Segment Start: SELECTED PASSAGE
Plectorhinchus ceylonensis
- Conservation status: Least Concern (IUCN 3.1)

Scientific classification
- Kingdom: Animalia
- Phylum: Chordata
- Class: Actinopterygii
- Order: Acanthuriformes
- Family: Haemulidae
- Genus: Plectorhinchus
- Species: P. ceylonensis
- Binomial name: Plectorhinchus ceylonensis (J. L. B. Smith, 1956)
- Synonyms: Gaterin ceylonensis J. L. B. Smith. 1956

= Plectorhinchus ceylonensis =

- Authority: (J. L. B. Smith, 1956)
- Conservation status: LC
- Synonyms: Gaterin ceylonensis J. L. B. Smith. 1956

Species of fish

Plectorhinchus ceylonensis, the Sri Lanka sweetlips, is a species of marine ray-finned fish, a sweetlips belonging to the subfamily Plectorhinchinae, one of two subfamilies in the family Haemulidae, the grunts. It is native to the Indian Ocean around Sri Lanka. It inhabits waters over coral reefs at depths from 5 to 20 m. This species is rarely found in the aquarium trade.
Segment End: SELECTED PASSAGE
Segment Start: LISTED RECORDS
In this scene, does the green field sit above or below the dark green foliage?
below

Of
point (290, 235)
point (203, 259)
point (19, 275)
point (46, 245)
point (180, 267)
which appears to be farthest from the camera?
Segment End: LISTED RECORDS
Segment Start: LISTED RECORDS
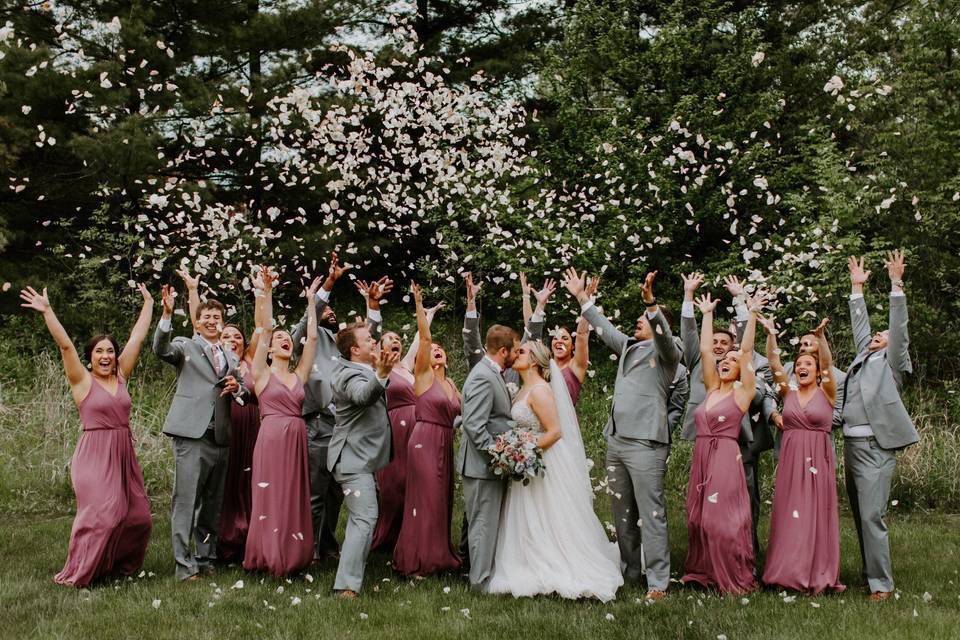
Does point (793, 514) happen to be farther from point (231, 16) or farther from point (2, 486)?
Segment End: LISTED RECORDS
EXERCISE BRIEF: Resume the article on the Sri Lanka sweetlips, which sits above the listing, starting right after its final sentence.

RESPONSE TO THE TASK:
==Description==
Plectorhinchus ceylonensis has thick, fleshy lips and there are 6 pores on the chin but n central pit. It is slaty-grey in colour with a greenish yellow bar running from the eye to the tip of snout. The dorsal fin contains 14 spines and 19 soft rays while the anal fin has 3 spines and 7 soft rays. This species can reach a maximum total length of 44 cm.

==Distribution==
Plectorhinchus ceylonensis is found in the central Indian Ocean. Its range covers southeastern India and Sri Lanka north and east into the Andaman Sea, as far as the coast of Bangladesh and Myanmar.

==Habitat and biology==
Plectorhinchus ceylonensis is found at depths between 5 and 20 m, commonly occurring in the vicinity of shallow sandstone platforms and coastal fringing reefs. It is a social species which shows a tendency to gather in aggregations which may be quite large. It is a carnivorous species which feeds on benthic invertebrates and zooplankton. It is an oviparous species which spawns as distinct pairs.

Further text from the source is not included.